The Butchering Art by Lindsay Fitzharris ~

I’m afraid that my wife and I are the only people that ever watched The Knick, which is a  shame. It was an excellent show, a Steven Soderbergh project in which Clive Owen played a drug-addicted genius surgeon at New York’s Knickerbocker Hospital circa 1900. The Knick only ran for two seasons (2014-2015). Thankfully, however, the storyline resolved itself nicely at the end of the second, so that you need not feel let down too much by the fact that season three never happened.

There’s a great deal of nasty, pre-antibiotics medicine in The Knick, which is why I couldn’t help thinking of it while reading Lindsay Fitzharris’s The Butchering Art. You might describe her book as a phantasmagorical survey of Victorian medicine masquerading as a biography of Dr. Joseph Lister (for whom both Listerine and listeria are named).

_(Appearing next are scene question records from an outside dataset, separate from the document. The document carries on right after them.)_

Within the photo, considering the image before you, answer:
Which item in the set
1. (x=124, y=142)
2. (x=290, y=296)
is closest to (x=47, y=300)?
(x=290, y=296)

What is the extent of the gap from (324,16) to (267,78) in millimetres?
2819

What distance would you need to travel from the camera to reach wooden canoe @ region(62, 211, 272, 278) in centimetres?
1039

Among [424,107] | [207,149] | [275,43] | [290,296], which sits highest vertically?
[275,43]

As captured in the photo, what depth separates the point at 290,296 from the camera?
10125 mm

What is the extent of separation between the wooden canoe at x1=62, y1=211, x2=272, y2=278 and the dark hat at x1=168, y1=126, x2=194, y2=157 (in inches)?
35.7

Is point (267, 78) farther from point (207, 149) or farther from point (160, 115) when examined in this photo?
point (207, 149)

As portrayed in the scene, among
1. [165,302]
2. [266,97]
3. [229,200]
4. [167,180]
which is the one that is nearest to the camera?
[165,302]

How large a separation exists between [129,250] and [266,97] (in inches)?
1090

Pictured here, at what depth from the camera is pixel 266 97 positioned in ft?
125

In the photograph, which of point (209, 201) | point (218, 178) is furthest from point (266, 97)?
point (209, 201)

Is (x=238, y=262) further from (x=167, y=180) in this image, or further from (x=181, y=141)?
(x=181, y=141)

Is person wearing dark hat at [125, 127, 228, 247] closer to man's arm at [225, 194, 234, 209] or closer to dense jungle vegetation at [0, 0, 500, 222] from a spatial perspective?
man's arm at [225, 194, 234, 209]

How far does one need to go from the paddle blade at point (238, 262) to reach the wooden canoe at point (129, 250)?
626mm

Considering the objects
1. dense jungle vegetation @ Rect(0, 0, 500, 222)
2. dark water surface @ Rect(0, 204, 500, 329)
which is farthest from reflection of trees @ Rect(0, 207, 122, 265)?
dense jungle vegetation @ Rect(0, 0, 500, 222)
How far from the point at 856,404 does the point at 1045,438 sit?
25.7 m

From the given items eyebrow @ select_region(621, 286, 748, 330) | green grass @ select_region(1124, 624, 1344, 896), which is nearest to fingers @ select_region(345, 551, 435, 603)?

Poor Lister! I’m not sure she knows it, but Fitzharris has done him a disservice. Here in his own biography he is powerfully upstaged by gore and bone saws. Surgery in the mid-1800s is horrifying, Halloween-grade stuff. The first hundred pages of the book are better (or worse), in this respect, than reading Poe or Lovecraft. The remainder of it, in which Lister manages through scientific application and will power to make a name for himself as a medical reformer, is a letdown by comparison.

Good Lord, Jim

Lord Jim by Joseph Conrad ~

Somewhere in the latter half of Lord Jim, the narrator Marlow asks his audience: “Are not our lives too short for that full utterance which through all our stammerings is of course our only and abiding intention?”

Ah, Conrad, the last Romantic! Consider the notions implied in that evocative sentence: 1) that the true task of life is the perfect expression of the inmost self; 2) that the would-be utterance of that inmost self in its unexpressed form is pure, unalloyed; 3) that the profundity of the self-to-be-expressed is fathomless, such that one is inevitably doomed to sip the bitter cup of mortality before perfect self-revelation could ever be accomplished.

To the mental adolescent all of this may echo amongst the stars; I know there was a time in my own life when I would have thought so. But indulgent self-absorption of this sort only poisons the heart and hobbles the mind.

That Conrad endorses (and not merely through his narrator) such overbearing Romanticism does not prevent him from writing a worthy novel, of course. His artistry is undeniable and his prose very justly admired. But this was a difficult book for me to enjoy, and I offer that as a serious criticism. All sadist modern authors and critics to the contrary, I consider my incapacity to enjoy a novel at least as much a judgment on the book as a judgment on myself.